Transcribe the line that contains "The finished property's" and every line after it to the end of the records, exactly and nothing else. Skip the pictures.

(Extracted information Opens)

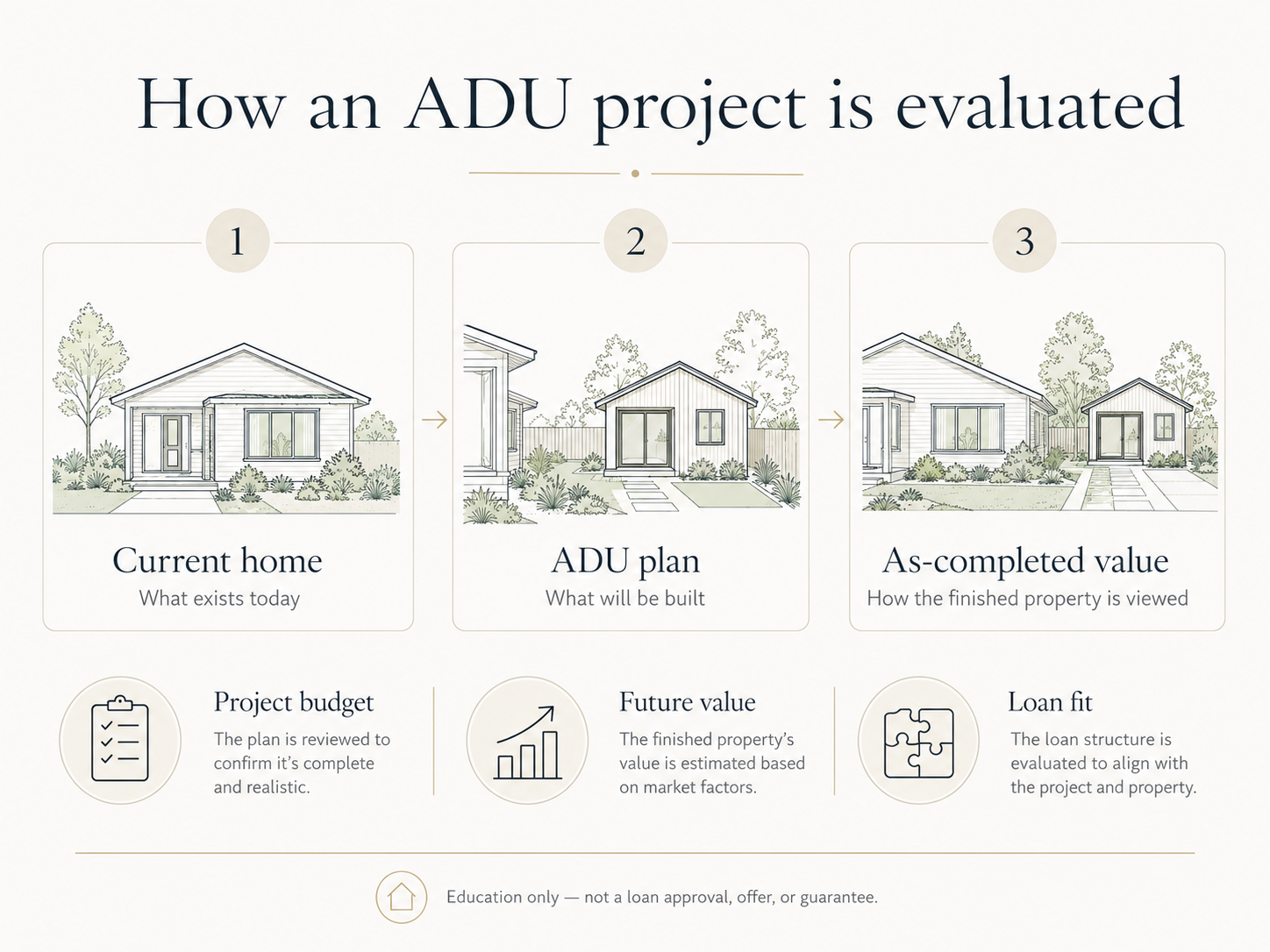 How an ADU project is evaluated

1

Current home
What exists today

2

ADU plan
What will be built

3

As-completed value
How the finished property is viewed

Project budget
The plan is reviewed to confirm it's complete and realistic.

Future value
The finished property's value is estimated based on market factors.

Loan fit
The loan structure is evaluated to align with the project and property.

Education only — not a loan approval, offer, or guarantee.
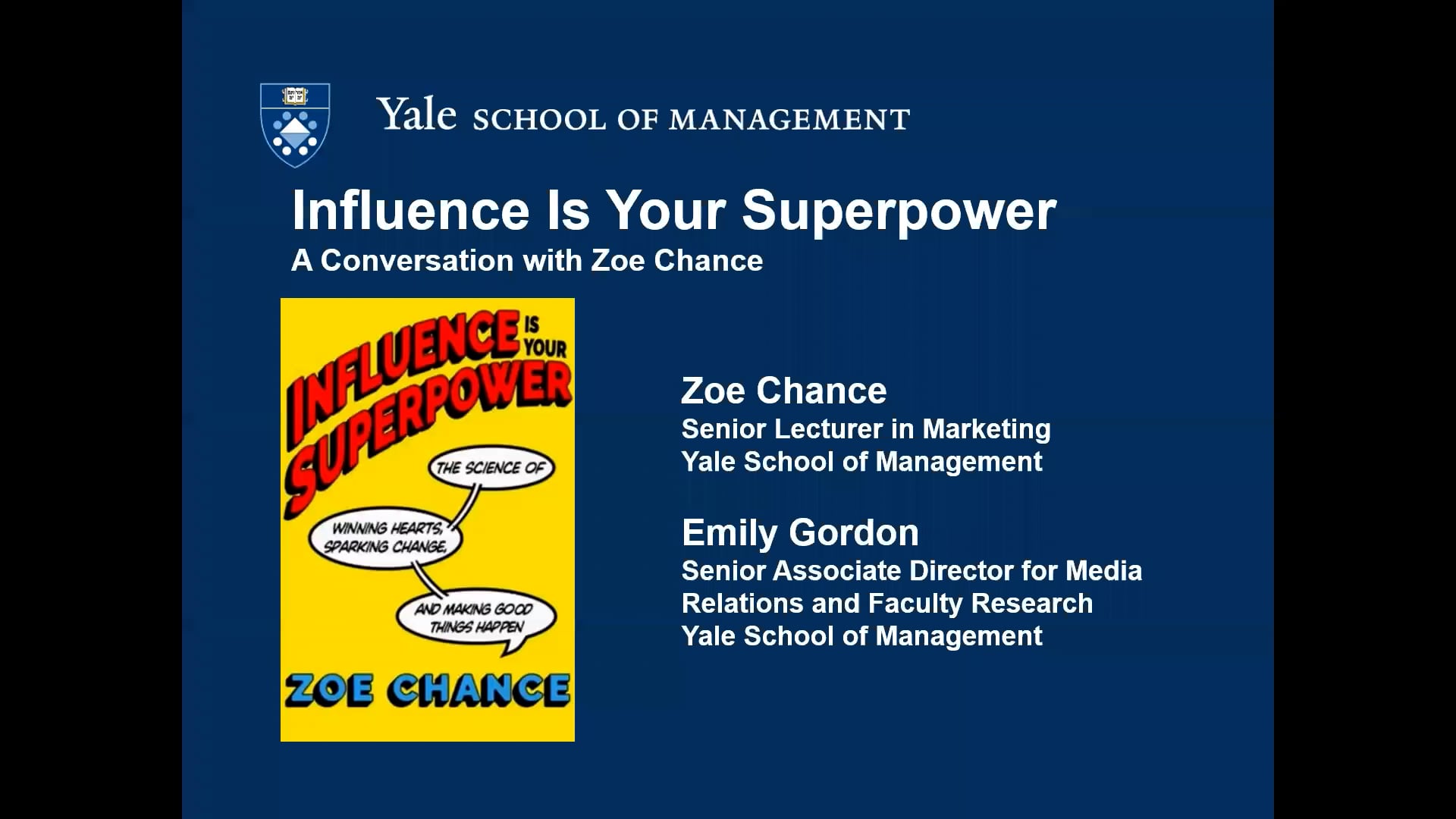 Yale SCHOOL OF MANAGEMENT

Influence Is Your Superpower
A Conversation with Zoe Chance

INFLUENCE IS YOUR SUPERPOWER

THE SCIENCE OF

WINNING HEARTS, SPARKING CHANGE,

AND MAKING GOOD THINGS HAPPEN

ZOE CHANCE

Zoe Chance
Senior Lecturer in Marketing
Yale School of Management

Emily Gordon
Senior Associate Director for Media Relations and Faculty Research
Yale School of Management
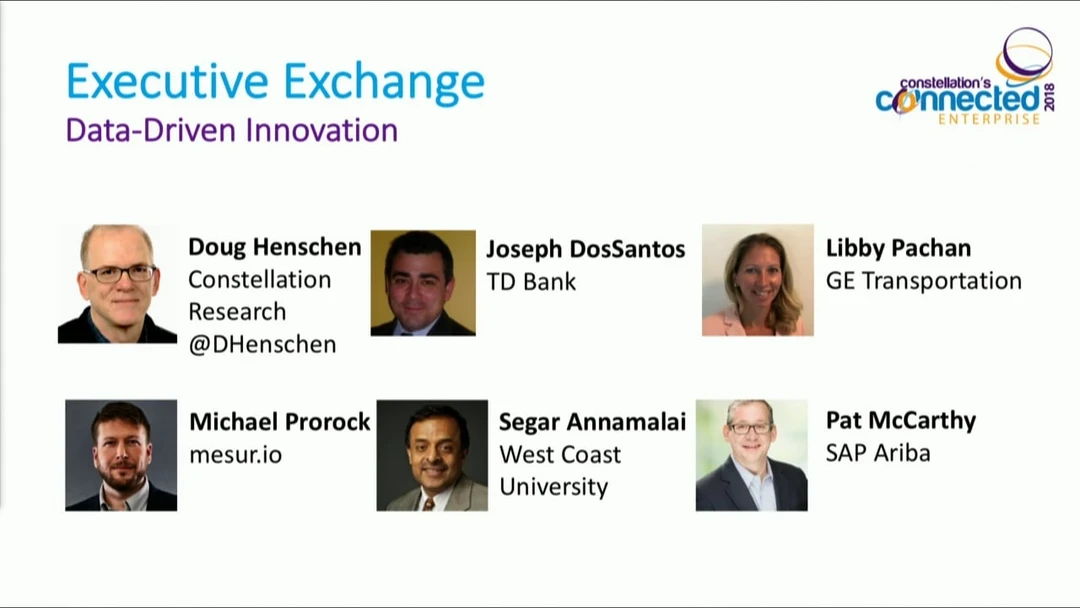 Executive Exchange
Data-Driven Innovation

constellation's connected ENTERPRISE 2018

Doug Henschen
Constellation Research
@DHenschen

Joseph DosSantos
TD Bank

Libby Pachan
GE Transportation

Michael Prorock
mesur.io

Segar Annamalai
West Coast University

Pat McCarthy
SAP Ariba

(Extracted information Closes)

• **Exercise result**
The finished property's value is estimated based on market factors.

Loan fit
The loan structure is evaluated to align with the project and property.

Education only — not a loan approval, offer, or guarantee.
 Yale SCHOOL OF MANAGEMENT

Influence Is Your Superpower
A Conversation with Zoe Chance

INFLUENCE IS YOUR SUPERPOWER

THE SCIENCE OF

WINNING HEARTS, SPARKING CHANGE,

AND MAKING GOOD THINGS HAPPEN

ZOE CHANCE

Zoe Chance
Senior Lecturer in Marketing
Yale School of Management

Emily Gordon
Senior Associate Director for Media Relations and Faculty Research
Yale School of Management
 Executive Exchange
Data-Driven Innovation

constellation's connected ENTERPRISE 2018

Doug Henschen
Constellation Research
@DHenschen

Joseph DosSantos
TD Bank

Libby Pachan
GE Transportation

Michael Prorock
mesur.io

Segar Annamalai
West Coast University

Pat McCarthy
SAP Ariba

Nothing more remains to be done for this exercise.